Oysa hiç bir şey göründüğü gibi değildir..
Komsu komsunun tavuğunu kaz, gelinini kız sanır misali...
Cennet ülkenin güneşinin, havasının, hiç bir değerle satın alınamayacağını bir türlü anlamayız nedense..
Gözümüz hep yükseklerdedir, ya da başkalarını hep kendimizden daha mutlu sanırız.
Halbuki “Rüzgar esmezse, toprak yağmur sonrası burcu burcu kokmazsa...
Güneş tepene geçmezse ne manası var baharın yazın”
Öğrencilerimizdeki sınav streslerinin yoğun olduğu bu dönemlerde bir de memleket meseleleri iyice morallerini bozdu insanların.
Birbirine kırılan kırılana, küfür eden edene.

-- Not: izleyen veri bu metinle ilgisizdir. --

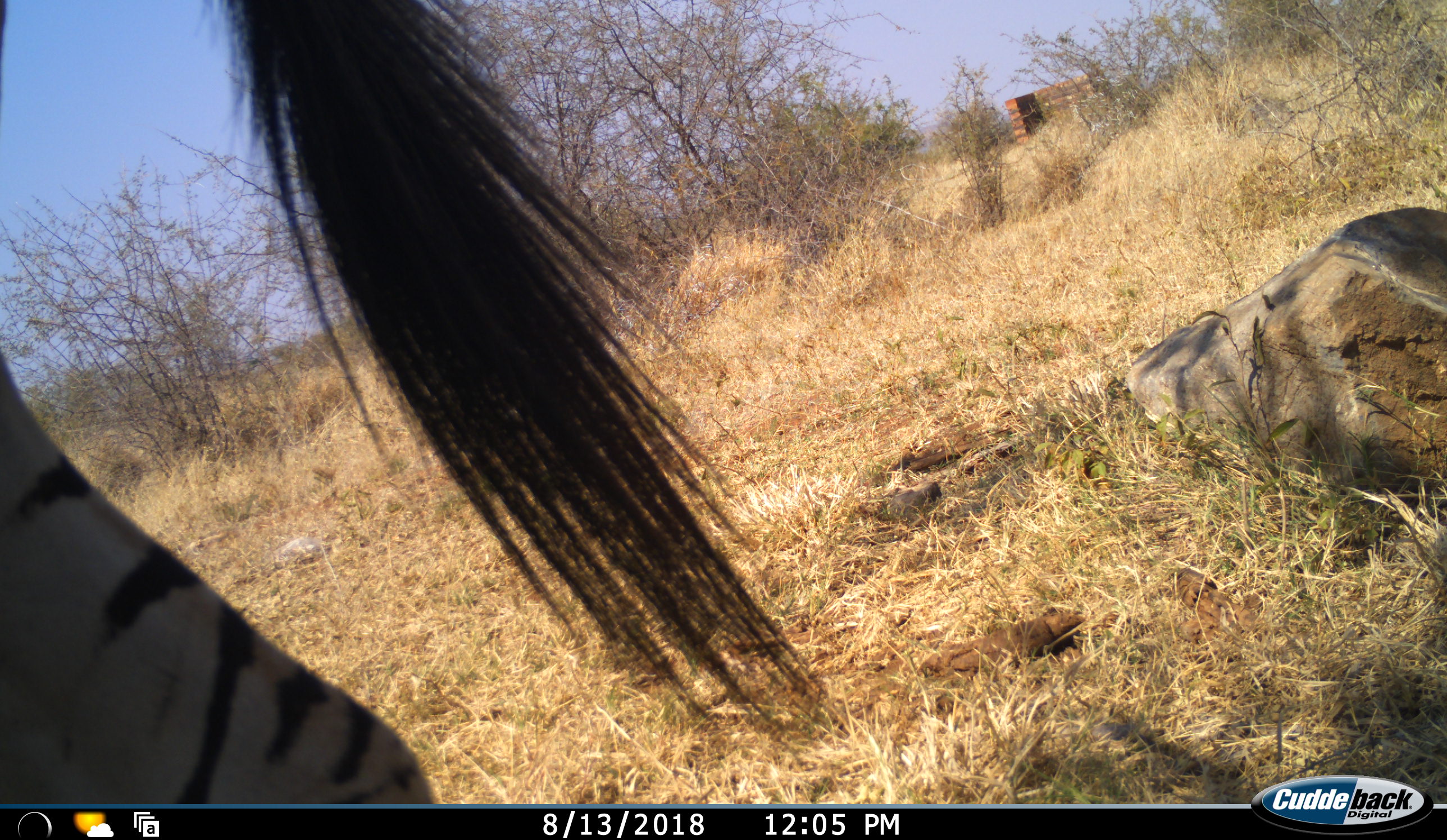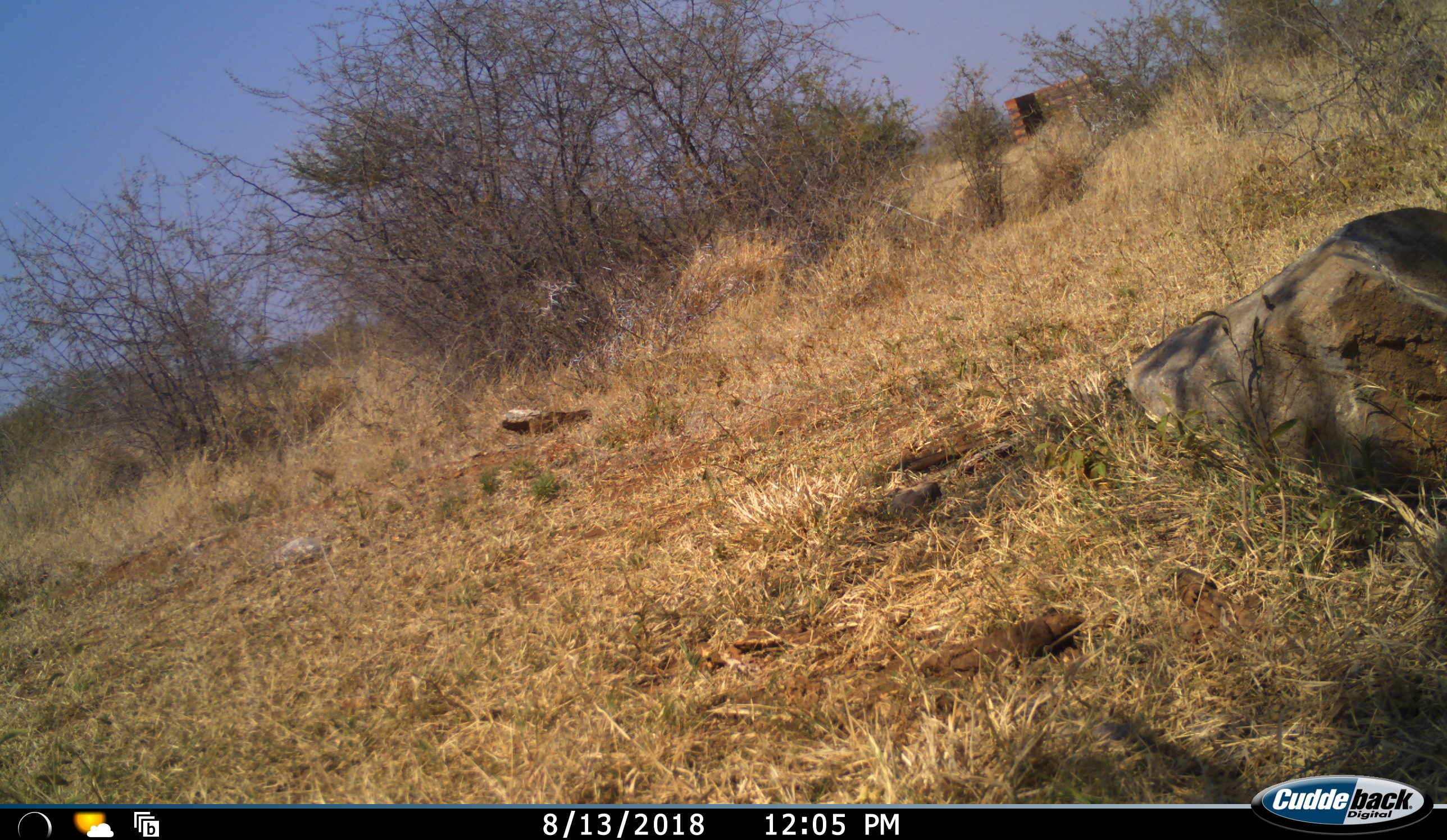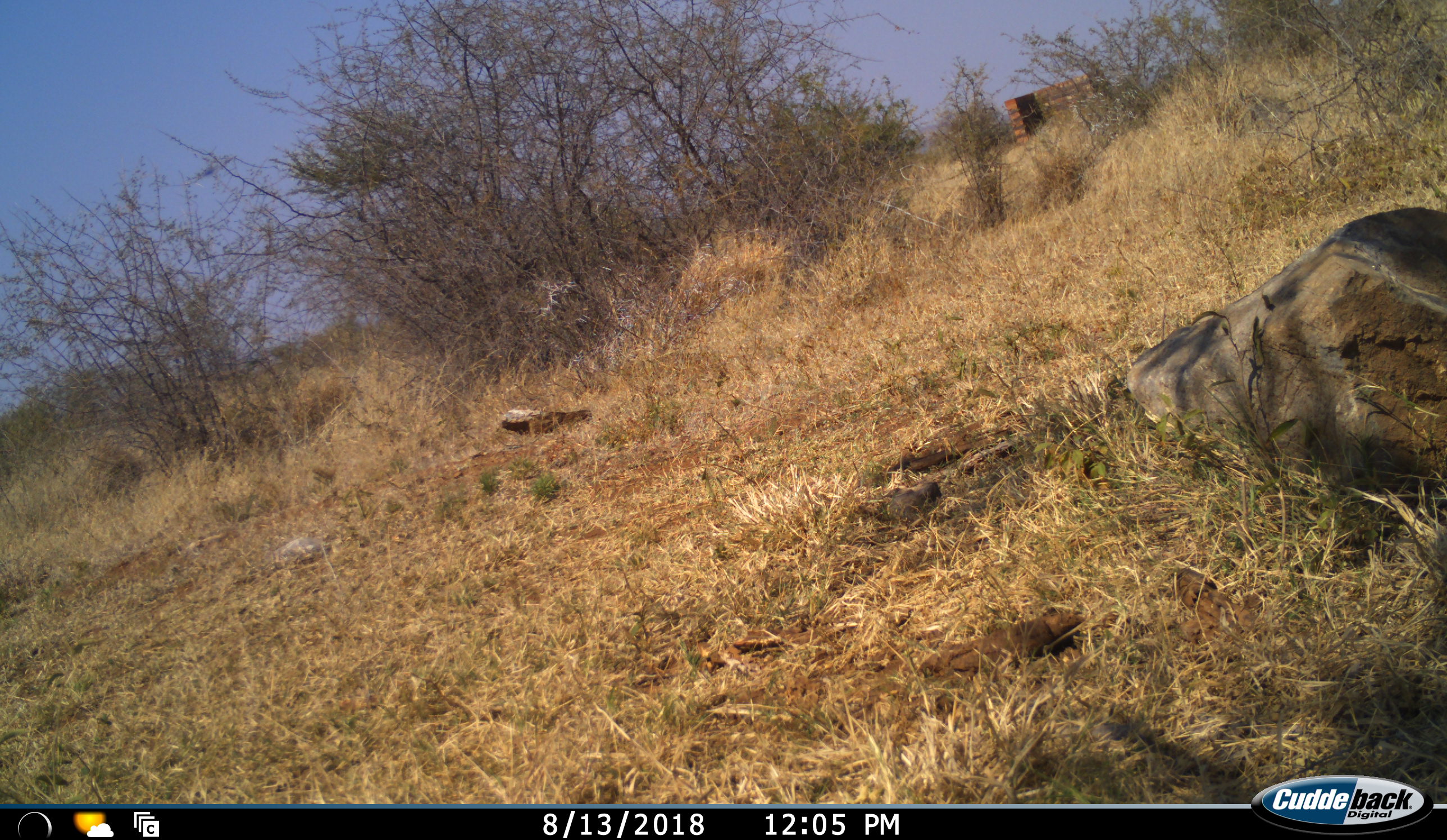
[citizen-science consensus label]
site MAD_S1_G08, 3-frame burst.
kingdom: Animalia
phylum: Chordata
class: Mammalia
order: Perissodactyla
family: Equidae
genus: Equus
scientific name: Equus quagga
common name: plains zebra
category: zebraplains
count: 1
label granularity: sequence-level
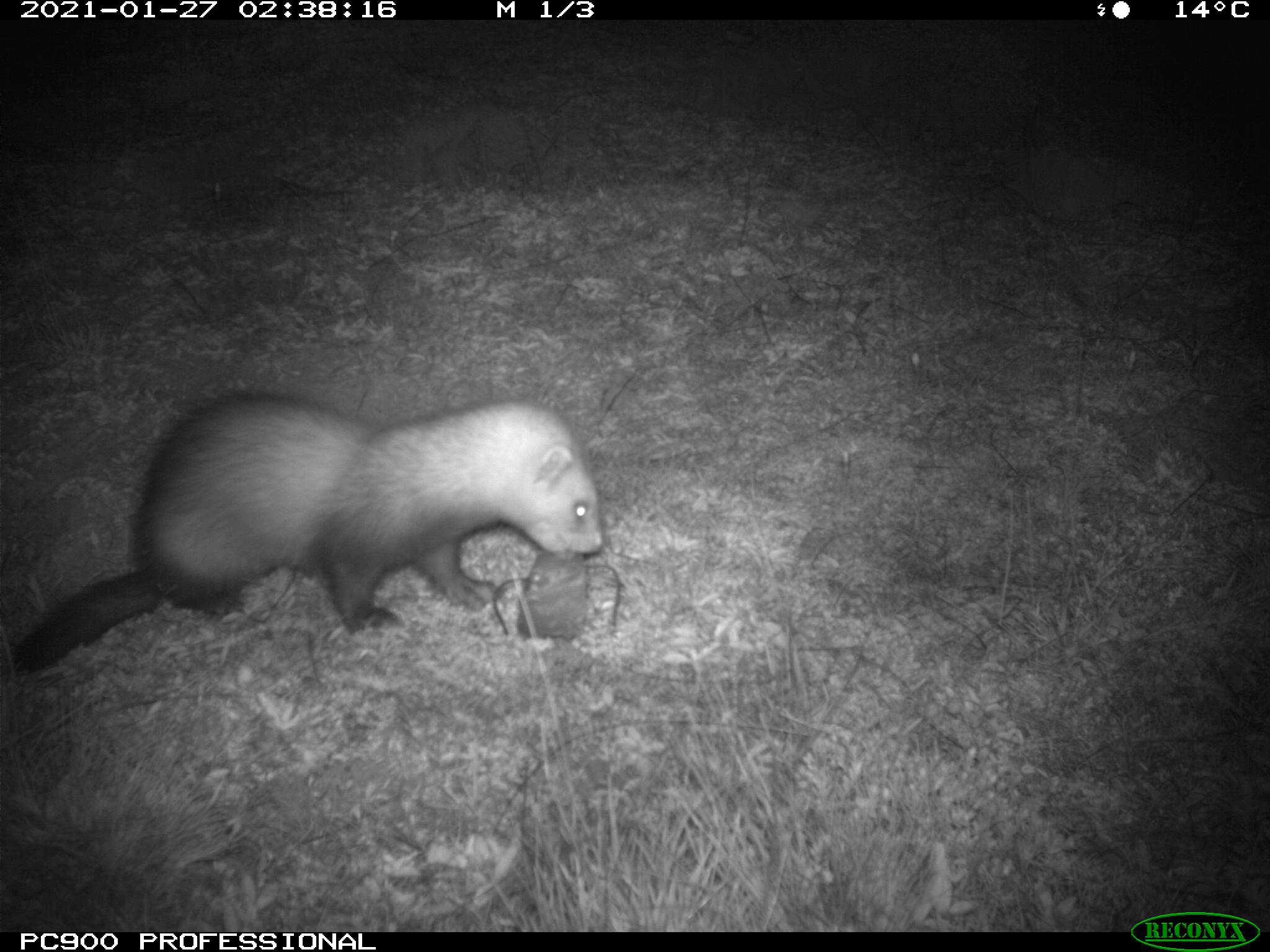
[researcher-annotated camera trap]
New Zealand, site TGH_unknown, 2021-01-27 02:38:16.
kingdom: Animalia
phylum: Chordata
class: Mammalia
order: Carnivora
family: Mustelidae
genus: Mustela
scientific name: Mustela furo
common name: ferret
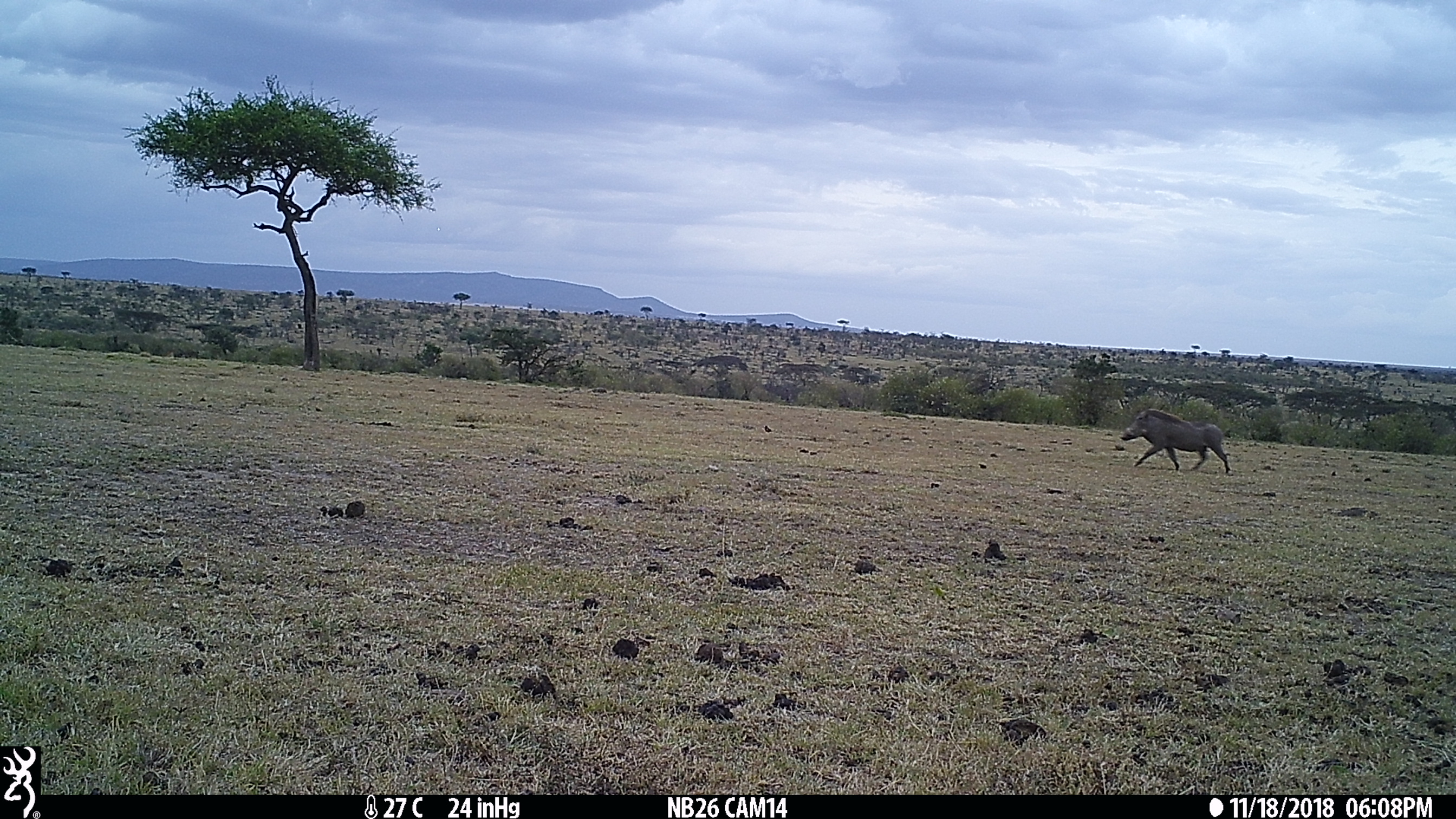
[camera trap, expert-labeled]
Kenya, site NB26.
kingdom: Animalia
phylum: Chordata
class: Mammalia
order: Artiodactyla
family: Suidae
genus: Phacochoerus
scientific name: Phacochoerus africanus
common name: common warthog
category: warthog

Oysa herkes saygı kavramının ne anlama geldiğini önce bir öğrense..
Mitingler, yürüyüşler hepimizin hakki, ama sözlü ya da bedensel şiddete gerek duyanların hangi zihniyete sahip olduğunu anlamakta zorluk çekmekteyim..
Kişiler hangi görüşte olurlarsa olsunlar, inançları ya da siyasi partileri sadece onları bağlar.
Güzel yüreğin sağı solu, arkası onu olmaz...
Yeter ki insan insan olsun, adam gibi adam olsun.
Hiç kimse başkasını kendisiyle ayni görüşe katılması için zorlayamaz ki.
Sonuçta “demokrasi” kelimesinin yine hiç de iyi anlaşılmadığı bir kez daha görülmekte.
Ufukta secimler var..
Hem Türkiye’de, hem de Belçika’da..
Umarım herkes için her şeyin en hayırlısı olur..
Yine söylemeden geçemeyeceğim, hayat hiç kimseye öyle toz pembe değil..
Hele de Avrupa’da yasamak hiç de o kadar kolay değil.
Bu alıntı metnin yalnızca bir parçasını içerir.